1. Luke Skywalker VS. Vader – Episode V: The Empire Strikes Back (1980)
As you might have expected, the final battle of Empire is the greatest lightsaber battle in Star Wars history and is the definitive turning point in the entire series. Pitch-black in tone and breath-taking in execution, this fight scene melds spectacle, emotion, effects, choreography and character development into a dramatic package that fundamentally changes the two characters involved (and their dynamic) in an irrevocable fashion. Everything about this sequence works. The initial stand-off in the Carbon Freezing Chamber is so artfully done, particularly the way in which cinematographer Peter Suschitzky created the iconic silhouette images of Luke and Vader.

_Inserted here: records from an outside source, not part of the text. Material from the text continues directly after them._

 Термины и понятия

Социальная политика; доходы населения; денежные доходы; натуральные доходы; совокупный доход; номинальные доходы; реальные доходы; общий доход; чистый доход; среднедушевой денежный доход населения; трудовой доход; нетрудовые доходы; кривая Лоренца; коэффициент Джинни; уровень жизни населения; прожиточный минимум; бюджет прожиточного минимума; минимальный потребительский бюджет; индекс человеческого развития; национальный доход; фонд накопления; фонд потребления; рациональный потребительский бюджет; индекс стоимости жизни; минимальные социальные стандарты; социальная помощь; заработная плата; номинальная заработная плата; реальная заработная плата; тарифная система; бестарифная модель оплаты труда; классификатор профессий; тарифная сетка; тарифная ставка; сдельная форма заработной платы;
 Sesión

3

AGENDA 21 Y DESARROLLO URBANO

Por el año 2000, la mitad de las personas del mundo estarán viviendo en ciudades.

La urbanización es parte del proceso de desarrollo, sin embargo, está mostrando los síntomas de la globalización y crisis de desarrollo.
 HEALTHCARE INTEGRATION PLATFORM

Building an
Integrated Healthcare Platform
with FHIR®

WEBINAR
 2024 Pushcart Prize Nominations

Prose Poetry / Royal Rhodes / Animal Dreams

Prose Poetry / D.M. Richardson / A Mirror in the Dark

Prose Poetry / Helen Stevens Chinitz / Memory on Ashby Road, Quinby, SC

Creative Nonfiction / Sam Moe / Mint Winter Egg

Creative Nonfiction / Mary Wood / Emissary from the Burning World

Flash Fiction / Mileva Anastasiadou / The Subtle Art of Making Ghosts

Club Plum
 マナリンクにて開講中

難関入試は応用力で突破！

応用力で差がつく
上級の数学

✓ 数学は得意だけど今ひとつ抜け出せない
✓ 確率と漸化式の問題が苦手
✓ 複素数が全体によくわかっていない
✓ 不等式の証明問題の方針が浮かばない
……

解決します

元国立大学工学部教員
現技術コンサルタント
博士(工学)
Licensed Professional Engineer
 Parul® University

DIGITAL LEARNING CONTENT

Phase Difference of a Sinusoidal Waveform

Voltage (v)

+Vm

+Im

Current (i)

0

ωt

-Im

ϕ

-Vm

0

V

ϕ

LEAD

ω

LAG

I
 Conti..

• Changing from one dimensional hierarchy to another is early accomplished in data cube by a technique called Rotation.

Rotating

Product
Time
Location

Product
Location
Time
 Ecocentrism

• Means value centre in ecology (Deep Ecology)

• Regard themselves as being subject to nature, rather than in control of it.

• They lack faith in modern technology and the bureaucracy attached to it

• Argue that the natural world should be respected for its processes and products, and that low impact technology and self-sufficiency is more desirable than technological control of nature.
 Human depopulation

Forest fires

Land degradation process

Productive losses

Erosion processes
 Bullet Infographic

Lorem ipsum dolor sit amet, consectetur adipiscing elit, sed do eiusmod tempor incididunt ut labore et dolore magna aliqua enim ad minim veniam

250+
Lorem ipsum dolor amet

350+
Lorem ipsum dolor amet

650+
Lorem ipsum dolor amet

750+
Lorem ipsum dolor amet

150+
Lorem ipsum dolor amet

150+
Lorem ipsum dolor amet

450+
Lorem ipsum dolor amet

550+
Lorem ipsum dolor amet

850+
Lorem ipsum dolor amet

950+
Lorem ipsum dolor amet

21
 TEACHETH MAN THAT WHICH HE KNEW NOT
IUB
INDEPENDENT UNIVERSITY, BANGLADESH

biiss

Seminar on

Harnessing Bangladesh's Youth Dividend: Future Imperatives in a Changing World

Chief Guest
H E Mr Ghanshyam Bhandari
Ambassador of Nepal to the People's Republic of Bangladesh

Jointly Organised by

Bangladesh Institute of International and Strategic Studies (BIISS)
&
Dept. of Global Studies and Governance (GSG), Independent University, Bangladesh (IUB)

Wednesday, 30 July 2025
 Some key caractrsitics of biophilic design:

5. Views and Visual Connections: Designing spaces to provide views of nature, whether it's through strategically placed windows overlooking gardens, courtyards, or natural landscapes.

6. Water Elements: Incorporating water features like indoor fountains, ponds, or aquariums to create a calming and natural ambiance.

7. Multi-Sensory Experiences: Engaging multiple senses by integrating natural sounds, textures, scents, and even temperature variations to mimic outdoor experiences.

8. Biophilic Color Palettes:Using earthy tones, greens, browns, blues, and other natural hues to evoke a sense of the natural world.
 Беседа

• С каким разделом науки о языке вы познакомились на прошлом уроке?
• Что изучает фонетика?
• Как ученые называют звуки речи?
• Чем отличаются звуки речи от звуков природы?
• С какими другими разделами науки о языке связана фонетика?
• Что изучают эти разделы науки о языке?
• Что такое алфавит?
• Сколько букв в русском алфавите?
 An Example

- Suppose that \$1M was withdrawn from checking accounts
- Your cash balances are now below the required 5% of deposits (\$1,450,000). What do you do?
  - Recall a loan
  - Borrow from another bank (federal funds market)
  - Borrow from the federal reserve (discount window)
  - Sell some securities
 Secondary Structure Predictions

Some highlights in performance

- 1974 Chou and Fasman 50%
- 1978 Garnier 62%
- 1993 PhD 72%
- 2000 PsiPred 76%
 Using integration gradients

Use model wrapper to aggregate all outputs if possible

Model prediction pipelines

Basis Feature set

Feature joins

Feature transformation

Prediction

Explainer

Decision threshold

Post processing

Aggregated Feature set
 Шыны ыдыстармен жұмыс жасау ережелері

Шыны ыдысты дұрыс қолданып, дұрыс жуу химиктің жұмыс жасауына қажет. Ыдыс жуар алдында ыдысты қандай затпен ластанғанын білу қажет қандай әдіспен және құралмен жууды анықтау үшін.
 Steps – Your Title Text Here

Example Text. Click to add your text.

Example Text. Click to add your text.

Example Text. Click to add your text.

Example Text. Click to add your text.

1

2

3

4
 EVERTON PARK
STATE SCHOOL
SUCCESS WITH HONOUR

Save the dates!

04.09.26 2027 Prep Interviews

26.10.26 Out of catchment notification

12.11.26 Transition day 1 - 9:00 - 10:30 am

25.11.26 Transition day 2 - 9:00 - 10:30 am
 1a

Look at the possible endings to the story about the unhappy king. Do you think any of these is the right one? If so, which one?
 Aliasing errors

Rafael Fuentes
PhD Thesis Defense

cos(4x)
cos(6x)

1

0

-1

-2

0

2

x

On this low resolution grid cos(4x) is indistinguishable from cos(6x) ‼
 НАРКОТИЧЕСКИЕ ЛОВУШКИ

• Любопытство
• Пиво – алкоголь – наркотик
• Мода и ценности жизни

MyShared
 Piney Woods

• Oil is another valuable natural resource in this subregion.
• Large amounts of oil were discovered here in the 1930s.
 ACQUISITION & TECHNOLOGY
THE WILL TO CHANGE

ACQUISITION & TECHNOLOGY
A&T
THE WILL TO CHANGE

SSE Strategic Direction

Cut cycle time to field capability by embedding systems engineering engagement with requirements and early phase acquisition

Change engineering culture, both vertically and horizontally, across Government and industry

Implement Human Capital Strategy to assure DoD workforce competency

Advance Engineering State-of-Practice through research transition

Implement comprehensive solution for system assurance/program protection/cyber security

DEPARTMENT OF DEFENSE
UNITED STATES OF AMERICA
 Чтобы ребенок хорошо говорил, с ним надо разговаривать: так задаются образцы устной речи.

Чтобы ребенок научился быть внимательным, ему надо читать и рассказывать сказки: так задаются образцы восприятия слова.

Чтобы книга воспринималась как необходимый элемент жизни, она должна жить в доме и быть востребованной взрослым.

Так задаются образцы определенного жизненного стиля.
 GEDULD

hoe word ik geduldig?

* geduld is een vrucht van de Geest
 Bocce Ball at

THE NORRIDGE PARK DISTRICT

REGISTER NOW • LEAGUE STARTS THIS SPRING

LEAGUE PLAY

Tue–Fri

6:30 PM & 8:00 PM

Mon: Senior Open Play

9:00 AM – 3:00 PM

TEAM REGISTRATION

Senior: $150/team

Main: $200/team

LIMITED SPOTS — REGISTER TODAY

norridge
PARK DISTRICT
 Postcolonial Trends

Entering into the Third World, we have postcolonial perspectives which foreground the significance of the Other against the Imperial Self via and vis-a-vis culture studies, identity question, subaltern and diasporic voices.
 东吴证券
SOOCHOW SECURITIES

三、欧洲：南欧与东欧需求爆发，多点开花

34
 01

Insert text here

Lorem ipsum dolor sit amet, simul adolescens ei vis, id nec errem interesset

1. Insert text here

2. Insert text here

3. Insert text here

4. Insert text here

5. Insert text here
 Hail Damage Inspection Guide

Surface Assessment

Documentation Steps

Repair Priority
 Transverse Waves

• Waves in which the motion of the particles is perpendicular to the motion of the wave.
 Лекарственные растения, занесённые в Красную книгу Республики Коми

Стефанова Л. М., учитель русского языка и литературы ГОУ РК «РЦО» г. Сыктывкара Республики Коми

Also, the violence depicted in the sequence is truly the most disturbing ever captured in the series – such as the mute-apathy Vader has when he Force-throws a myriad of objects at a besieged Luke and the drunken frenzy-like fashion that Vader attacks with when the battle moves out onto the platform.
This fight scene is another great example of how the original trilogy differs from the prequels. As opposed to the more recent Star Wars movies, fight scenes like the one found in Empire show violence as actually having consequences and being able to affect the overall scope of the story. They are not arbitrary or supplemental, but critical scenes where slowly established conflicts are confronted, thematic currents are explored and characters must face an external and internal reckoning.